• **Passage for review**
* * * * * * *

To shewe yow the wey, in this viage,
Of thilke parfit glorious pilgrymage
That highte Jerusalem celestial
—Chaucer, The Canterbury Tales
I finally framed the painting by Tasha Robbins—an abstracted cross-swirl of tree stumps, raising among its energy loops a curious reminiscence of human figuration—and the portraits and posters on my old familiar walls, having duly shifted places to accommodate this newcomer, are calling to each other (to me) with reawakened vigor, as if by being moved they’ve fallen under new spotlights, baring their active souls again for my renewable eyes. Chairs, end-tables, moody lamps, regularly do this dance in my house, and over again what’s seemed fixed loosens, reshapes interior meaning as complementary presence, pluralized out from each object or piece of art to bear relation in a cosmology of household deities.

* * * * * * *

• **Task directions**
Continue the passage about reframing a painting and rearranging the art and furniture at home, starting after its last sentence.

* * * * * * *

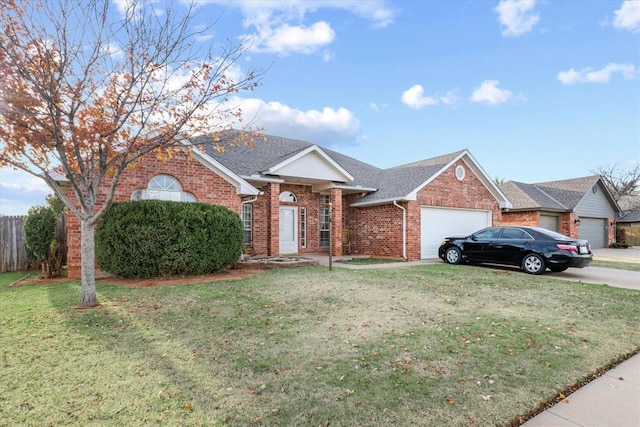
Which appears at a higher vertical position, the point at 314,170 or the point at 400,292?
the point at 314,170

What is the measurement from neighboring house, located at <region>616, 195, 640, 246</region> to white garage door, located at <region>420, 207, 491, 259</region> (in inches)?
846

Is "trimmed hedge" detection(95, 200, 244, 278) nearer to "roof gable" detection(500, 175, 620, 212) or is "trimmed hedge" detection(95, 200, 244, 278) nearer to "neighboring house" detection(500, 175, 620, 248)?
"neighboring house" detection(500, 175, 620, 248)

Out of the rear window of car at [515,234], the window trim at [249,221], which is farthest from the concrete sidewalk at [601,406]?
the window trim at [249,221]

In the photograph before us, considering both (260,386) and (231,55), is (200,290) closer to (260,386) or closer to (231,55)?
(260,386)

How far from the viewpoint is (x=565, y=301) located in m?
6.98

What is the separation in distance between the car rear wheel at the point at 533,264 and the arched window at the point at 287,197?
30.5ft

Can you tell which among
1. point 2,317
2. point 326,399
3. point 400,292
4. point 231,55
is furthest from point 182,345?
point 231,55

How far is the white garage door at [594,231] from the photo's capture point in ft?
80.8

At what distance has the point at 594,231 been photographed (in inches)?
1006

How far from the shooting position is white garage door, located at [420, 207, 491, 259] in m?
14.9

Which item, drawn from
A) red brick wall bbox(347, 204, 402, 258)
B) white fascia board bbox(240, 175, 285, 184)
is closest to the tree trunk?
white fascia board bbox(240, 175, 285, 184)

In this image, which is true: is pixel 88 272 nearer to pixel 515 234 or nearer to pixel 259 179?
pixel 259 179

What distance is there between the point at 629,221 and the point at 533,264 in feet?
110

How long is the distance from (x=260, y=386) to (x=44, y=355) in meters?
2.77
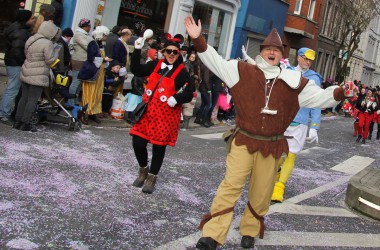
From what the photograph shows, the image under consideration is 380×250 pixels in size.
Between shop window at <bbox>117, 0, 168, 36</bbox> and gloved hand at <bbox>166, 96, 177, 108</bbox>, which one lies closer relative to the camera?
gloved hand at <bbox>166, 96, 177, 108</bbox>

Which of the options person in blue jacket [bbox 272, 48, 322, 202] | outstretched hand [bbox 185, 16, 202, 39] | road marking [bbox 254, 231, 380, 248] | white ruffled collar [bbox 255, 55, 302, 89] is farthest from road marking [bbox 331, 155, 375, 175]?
outstretched hand [bbox 185, 16, 202, 39]

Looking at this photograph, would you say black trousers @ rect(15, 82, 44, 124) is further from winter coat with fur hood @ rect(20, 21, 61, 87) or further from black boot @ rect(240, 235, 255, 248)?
black boot @ rect(240, 235, 255, 248)

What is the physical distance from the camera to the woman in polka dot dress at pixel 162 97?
5746 millimetres

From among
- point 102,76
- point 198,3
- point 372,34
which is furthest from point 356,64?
→ point 102,76

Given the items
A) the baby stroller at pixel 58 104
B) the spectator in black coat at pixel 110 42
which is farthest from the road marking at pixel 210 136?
the baby stroller at pixel 58 104

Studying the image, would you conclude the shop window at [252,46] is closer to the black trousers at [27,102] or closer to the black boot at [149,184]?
the black trousers at [27,102]

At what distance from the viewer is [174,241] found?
4523 mm

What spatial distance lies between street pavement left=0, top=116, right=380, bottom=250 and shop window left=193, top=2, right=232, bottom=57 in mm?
10841

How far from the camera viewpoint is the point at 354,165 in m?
11.3

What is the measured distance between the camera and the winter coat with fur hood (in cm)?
802

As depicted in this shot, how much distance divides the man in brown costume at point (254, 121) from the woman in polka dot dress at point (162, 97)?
4.13ft

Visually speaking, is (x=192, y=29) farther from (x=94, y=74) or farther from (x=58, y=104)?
(x=94, y=74)

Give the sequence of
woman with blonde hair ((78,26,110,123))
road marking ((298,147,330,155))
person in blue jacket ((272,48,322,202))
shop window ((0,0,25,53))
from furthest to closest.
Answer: shop window ((0,0,25,53)) < road marking ((298,147,330,155)) < woman with blonde hair ((78,26,110,123)) < person in blue jacket ((272,48,322,202))

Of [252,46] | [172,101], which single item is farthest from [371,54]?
[172,101]
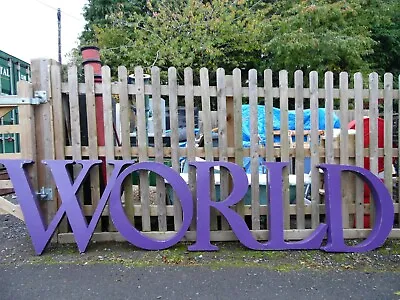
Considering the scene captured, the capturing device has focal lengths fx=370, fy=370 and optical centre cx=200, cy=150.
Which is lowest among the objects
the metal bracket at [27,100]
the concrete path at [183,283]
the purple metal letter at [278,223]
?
the concrete path at [183,283]

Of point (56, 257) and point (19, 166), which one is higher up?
point (19, 166)

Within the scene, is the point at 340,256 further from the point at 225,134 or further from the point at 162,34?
the point at 162,34

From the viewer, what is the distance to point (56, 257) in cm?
346

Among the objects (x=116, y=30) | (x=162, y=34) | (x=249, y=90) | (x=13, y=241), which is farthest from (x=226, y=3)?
(x=13, y=241)

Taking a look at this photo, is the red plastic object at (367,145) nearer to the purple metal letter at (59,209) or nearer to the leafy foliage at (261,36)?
the purple metal letter at (59,209)

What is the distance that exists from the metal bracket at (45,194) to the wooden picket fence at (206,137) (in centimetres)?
5

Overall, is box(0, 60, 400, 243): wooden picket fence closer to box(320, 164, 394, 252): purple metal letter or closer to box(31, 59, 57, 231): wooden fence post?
box(31, 59, 57, 231): wooden fence post

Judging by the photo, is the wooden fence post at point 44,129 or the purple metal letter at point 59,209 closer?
the purple metal letter at point 59,209

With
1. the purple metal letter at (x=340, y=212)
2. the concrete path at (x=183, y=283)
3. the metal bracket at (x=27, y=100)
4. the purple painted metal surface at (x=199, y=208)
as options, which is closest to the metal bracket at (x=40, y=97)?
the metal bracket at (x=27, y=100)

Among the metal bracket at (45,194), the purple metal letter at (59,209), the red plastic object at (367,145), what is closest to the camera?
the purple metal letter at (59,209)

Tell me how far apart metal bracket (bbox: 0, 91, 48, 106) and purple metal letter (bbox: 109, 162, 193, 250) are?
1096mm

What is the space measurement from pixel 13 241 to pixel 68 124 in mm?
1439

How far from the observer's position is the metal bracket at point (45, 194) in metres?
3.73

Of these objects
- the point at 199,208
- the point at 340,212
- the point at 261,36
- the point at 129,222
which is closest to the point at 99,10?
the point at 261,36
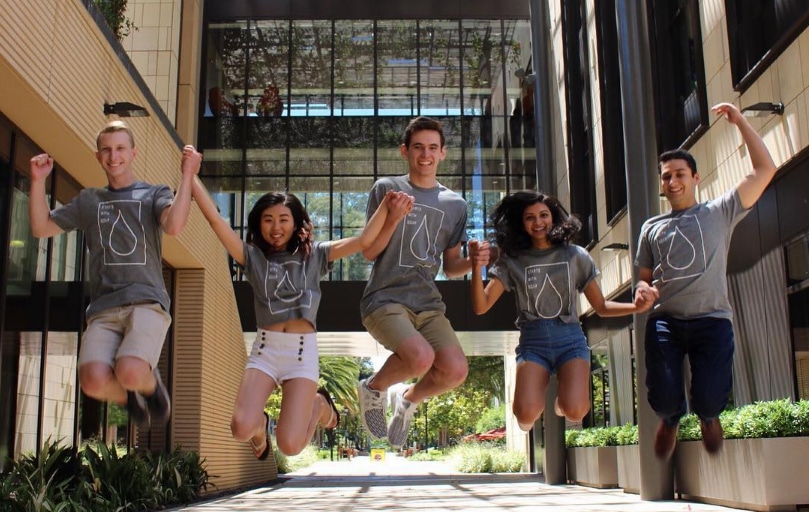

* * * * * * *

• **Answer to the exercise**
Here on the cheap lightweight foldout bookcase—it pretends to be Japanese—under the orange volcanic vase spewing trails of eucalyptus nuts and corkscrew willows—is the one personal photo that owns a public space in my art-stuffed apartment. Five young men caught mid gambol in a park, a little chorus line of kicks, gropes, arm-over-shoulder wraps, and wide too-wide smiles. Yes, that’s me (if you don’t ask I’ll point it out) in the wild-prophet hair and beard, a tangle of exuberant energy far the other side of saturation. My tucked-in cotton kimono’s bared to the waist, where you can spot—look closely—the much-admired hand-beaded belt (snakeskin-waffled in maroon, mauve, and chalky blue) with its moon slice mother-of-pearl buckle. The ferocity of hair and pure glaze of sunlight reek of period. The year is 1975 (it’s forever 1975!), the men are queer (well, one is “honorary”,) and Golden Gate Park has offered its swooping cypresses and Monterey pines to border the rolling fields of that summer’s Gay Freedom Day celebration.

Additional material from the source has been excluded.